Healthcare providers need a tool to simplify interactions with the patients in order to streamline the process for those patients who are engaged and to evaluate those accounts when the patient is not responsive to the charity care/payment assistance application process.

Existing scoring systems, such as collection scores and credit scores, analyze a debtor's likelihood of repayment and were developed based on an approach to maximize cash collections. For example, credit scores focus on the credit capacity of the responsible party. However, in healthcare, scoring systems should be based on the debtor's ability to pay, which is the purpose of the PARO system.

PARO Development

PARO was conceived as a methodology to apply consistent screening and application standards to all patients. Special attention was paid to those socio-economic factors that might adversely affect those patients deserving the most attention.

Historically, healthcare providers have used manual application processes to assess a patients financial need, largely for accounting and regulatory purposes. These processes require patients to complete complicated forms and to submit personal financial documents such as bank statements and tax returns with the application. The information submitted by the patient during this application process is then usually verified by credit/FICO scores.

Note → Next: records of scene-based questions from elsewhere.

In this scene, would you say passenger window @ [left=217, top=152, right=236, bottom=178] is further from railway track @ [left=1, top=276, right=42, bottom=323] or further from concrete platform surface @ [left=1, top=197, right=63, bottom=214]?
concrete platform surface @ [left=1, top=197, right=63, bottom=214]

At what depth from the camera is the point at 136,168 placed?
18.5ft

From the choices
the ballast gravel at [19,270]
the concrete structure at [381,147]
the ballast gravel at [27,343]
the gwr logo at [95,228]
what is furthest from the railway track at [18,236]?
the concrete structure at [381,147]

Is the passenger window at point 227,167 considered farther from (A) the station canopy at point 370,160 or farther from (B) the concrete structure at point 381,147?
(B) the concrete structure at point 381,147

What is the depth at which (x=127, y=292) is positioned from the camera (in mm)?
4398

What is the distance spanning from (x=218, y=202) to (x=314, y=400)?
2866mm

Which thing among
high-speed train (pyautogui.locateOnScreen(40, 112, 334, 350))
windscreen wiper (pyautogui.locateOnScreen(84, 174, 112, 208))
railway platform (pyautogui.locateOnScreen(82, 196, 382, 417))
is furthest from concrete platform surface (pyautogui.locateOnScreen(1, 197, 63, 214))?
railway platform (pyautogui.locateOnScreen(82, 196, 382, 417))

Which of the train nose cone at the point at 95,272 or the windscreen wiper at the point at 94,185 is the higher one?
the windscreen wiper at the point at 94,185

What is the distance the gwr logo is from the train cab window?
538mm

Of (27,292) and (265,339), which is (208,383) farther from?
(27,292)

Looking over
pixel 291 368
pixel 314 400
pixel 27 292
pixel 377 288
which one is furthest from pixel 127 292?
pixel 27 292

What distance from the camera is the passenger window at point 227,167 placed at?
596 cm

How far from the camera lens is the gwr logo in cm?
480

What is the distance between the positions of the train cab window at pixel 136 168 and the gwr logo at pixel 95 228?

PARO research has proven that patient financial need has a high correlation to where a patient lives, educational background, marital status, age, gender, and language/culture. Traditional credit scoring does not provide an adequate measure of these underlying conditions. The PARO score has been demonstrated to aptly identify those individuals with the highest level of financial need. More than 47 million people in the U.S. are uninsured while 78 million are considered poor or are likely to fall into poverty within any 12 month period. Many consumers living in poverty are challenged by literacy and the high cost of banking. This further contributes to lack of participation in traditional charity programs which require completed applications including bank account information and tax returns. A large portion of these people have been overlooked for charitable assistance.

The developers of PARO approached CHW with the proposition to utilize historical data to develop a predictive model for healthcare financial assistance that encompassed approved financial assistance applications, rejected financial assistance applications, and non­ responsive patients.